Jane Saville

Personal information
- Born: 5 November 1974 (age 51) Sydney, Australia

Medal record
Women's Athletics
Representing Australia
Olympic Games
| Bronze medal – third place | 2004 Athens | 20 km walk |
Commonwealth Games
| Gold medal – first place | 1998 Kuala Lumpur | 10 km walk |
| Gold medal – first place | 2002 Manchester | 20 km walk |
| Gold medal – first place | 2006 Melbourne | 20 km walk |

= Jane Saville =

Australian racewalker

Jane Kara Saville (born 5 November 1974) is an Australian race walker who won a bronze medal at the 2004 Summer Olympics in Athens. She was born in Sydney.

== Career ==
Saville, from an athletically inclined family, competed in swimming, surf lifesaving, and walking as a junior athlete. She has competed at four Olympics, with a midfield result in 1996. In the 20 km racewalking event at the 2000 Summer Olympics in her home city of Sydney, when heading into the stadium's tunnel for the final stretch, Saville was disqualified for an illegal gait (lifting, a very common occurrence in race walking; the previous leader of the event had already been disqualified). Saville collapsed in tears. Afterwards, when asked what she needed, she replied: "A gun to shoot myself". Saville recovered her composure soon after and was publicly philosophical about her loss.

On her bronze medal in Athens, Saville stated: "Nothing will make up for a gold medal in your home town, but you know this is where the Olympics began and any medal here, you know, I'm absolutely ecstatic with it".

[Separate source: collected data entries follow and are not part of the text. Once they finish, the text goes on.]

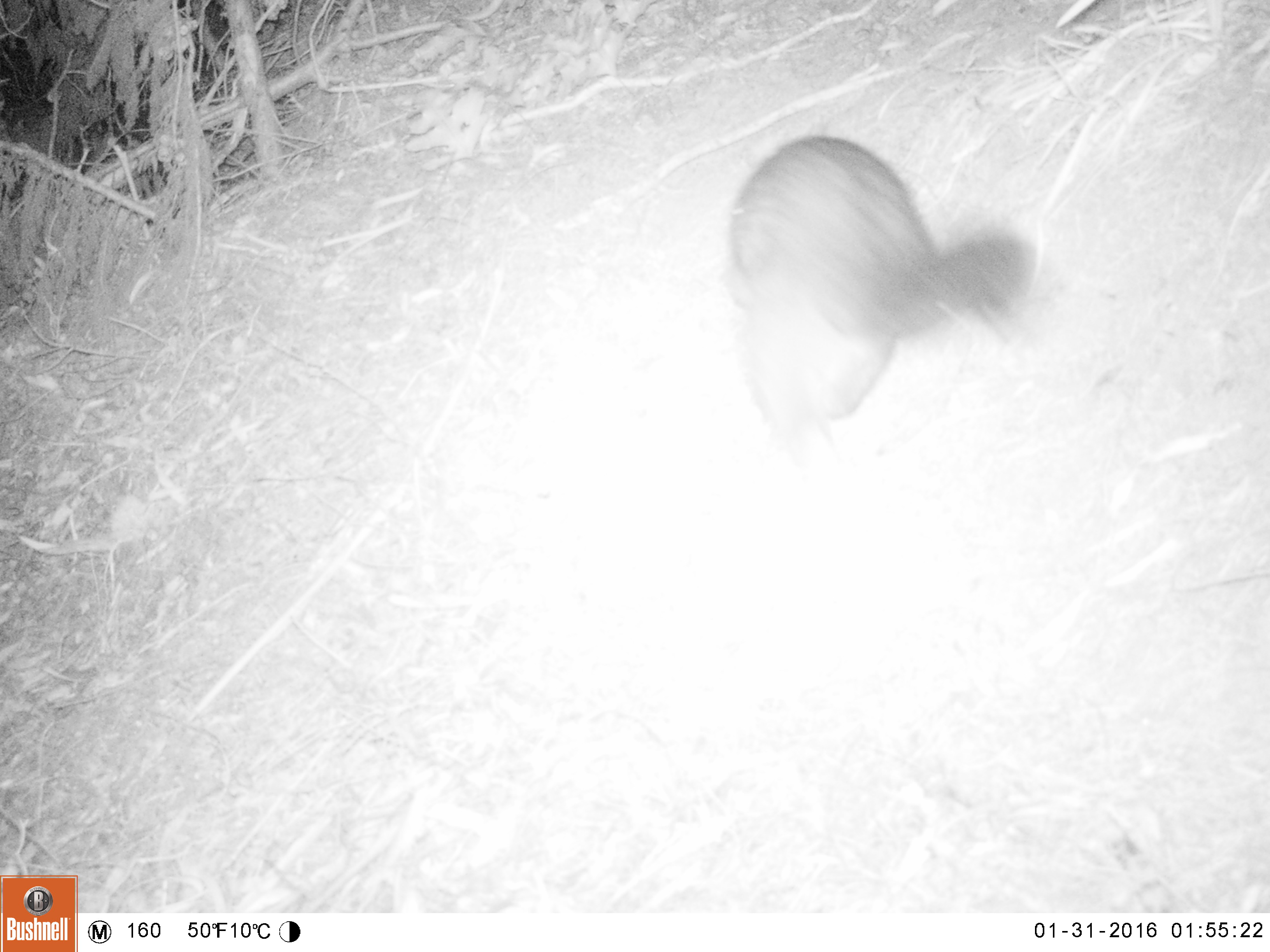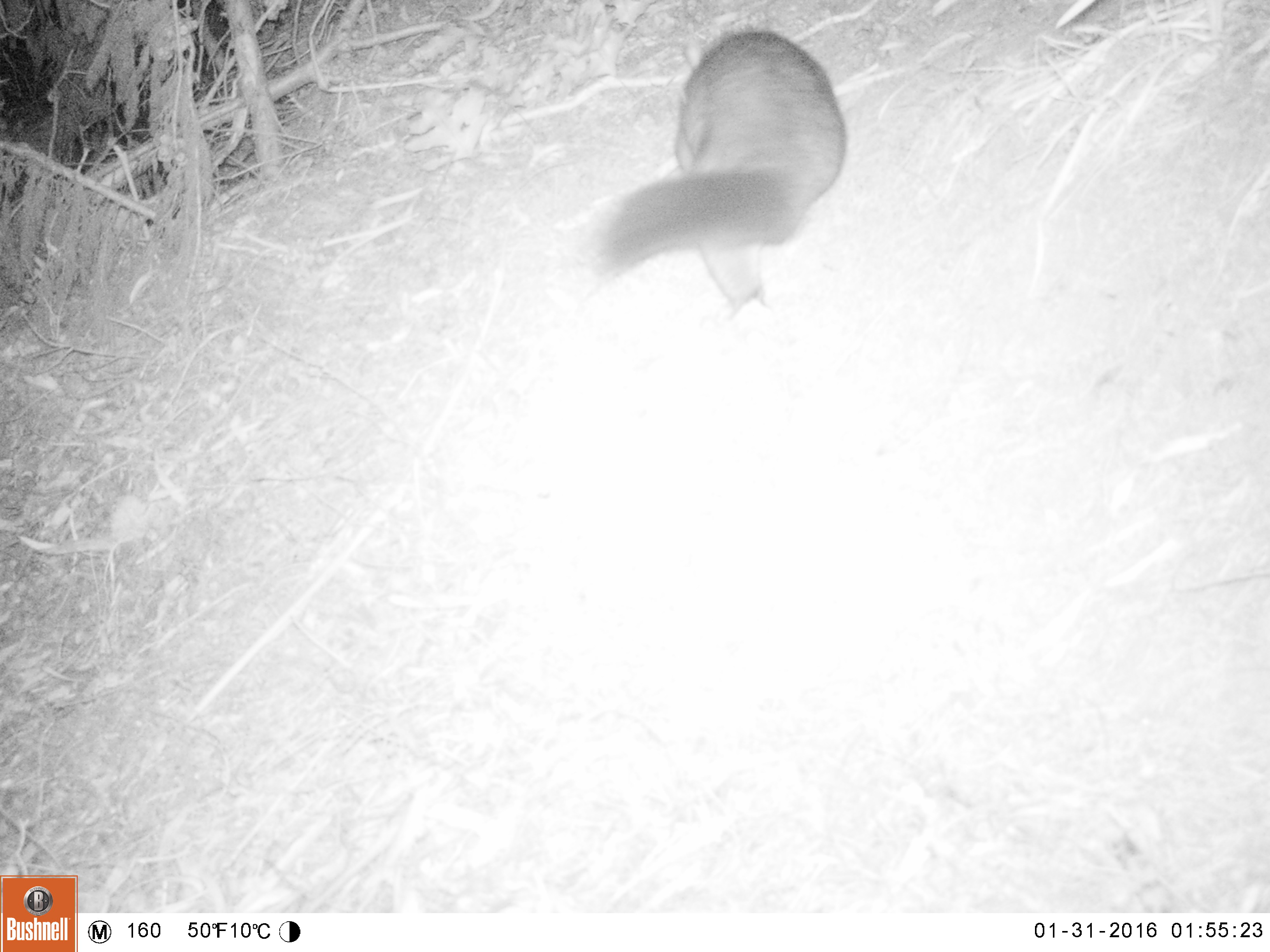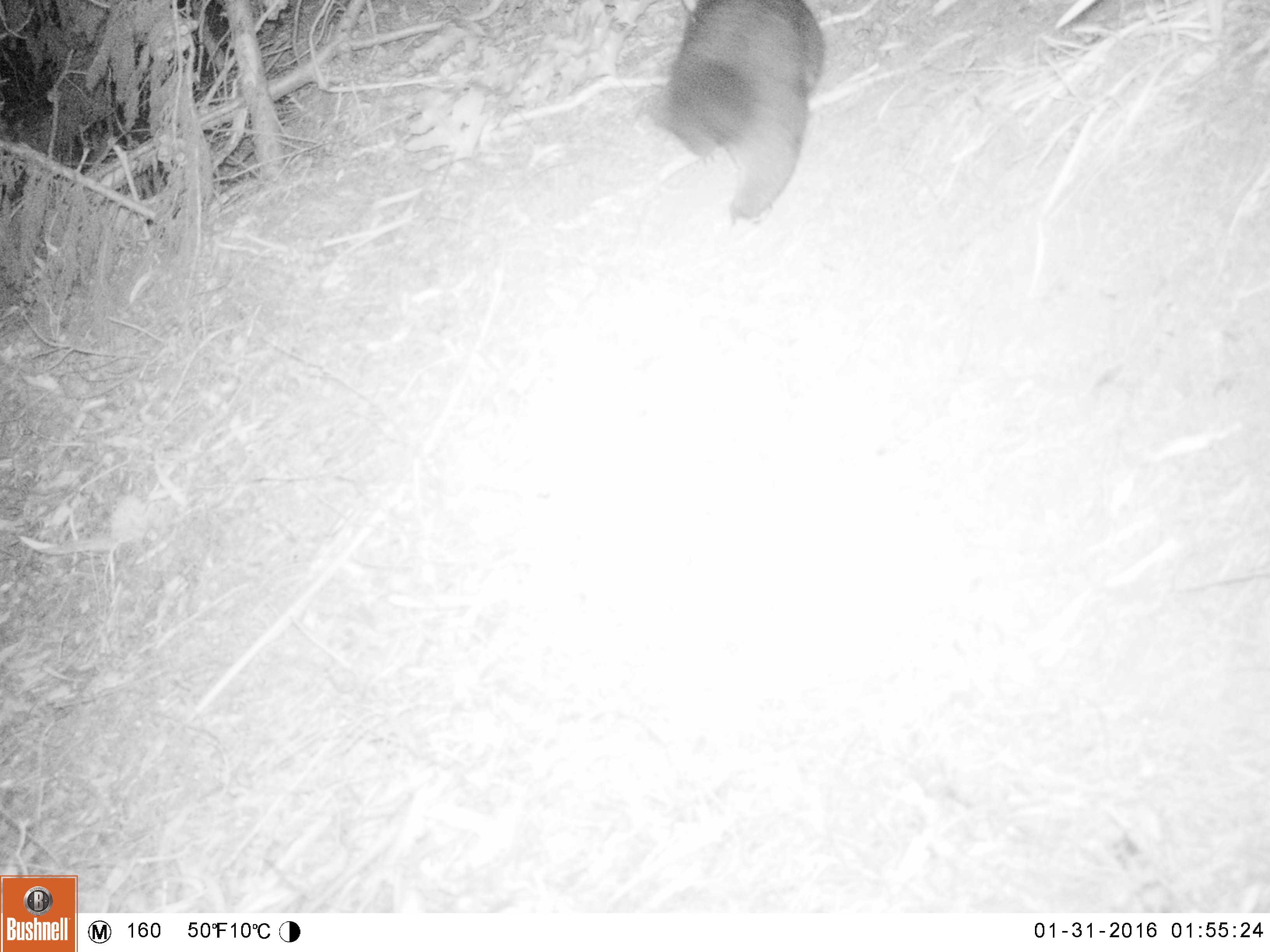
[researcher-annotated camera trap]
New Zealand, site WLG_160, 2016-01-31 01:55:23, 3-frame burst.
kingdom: Animalia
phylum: Chordata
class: Mammalia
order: Diprotodontia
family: Phalangeridae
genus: Trichosurus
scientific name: Trichosurus vulpecula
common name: common brushtail possum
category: possum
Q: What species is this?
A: Possum (common brushtail possum) (Trichosurus vulpecula).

Saville has won three gold medals at the Commonwealth Games: in the 10-kilometre walk in 1998 and in the 20-kilometre walk in 2002 and 2006. She has won the Australian women's race walking championship five times. She was the Australian flagbearer at the 2006 Commonwealth Games in Melbourne.

She is coached by her husband, professional cyclist Matt White. She splits her time between Sydney and Oliva, Spain. Her sister, Natalie Saville, is also a race walker and finished second to her at the 2006 Commonwealth Games.

Saville announced her retirement from competitive racewalking in February 2009, with her future plans including continued work in community health and fitness promotion and a role on the IAAF racewalking technical committee.

Saville has completed a Bachelor's degree in social sciences from the University of New South Wales.

Both Jane and her sister Natalie Saville live in the City of Randwick Local Government Area. Together with Natalie, Jane was presented with the Keys to the City of Randwick on 22 October 2002 by Mayor Dominic Sullivan in recognition of outstanding achievement in sport.

==Personal life==
Saville is married to former professional cyclist Matt White and lives in Spain with their three children. She is a supporter of her hometown rugby league club the South Sydney Rabbitohs.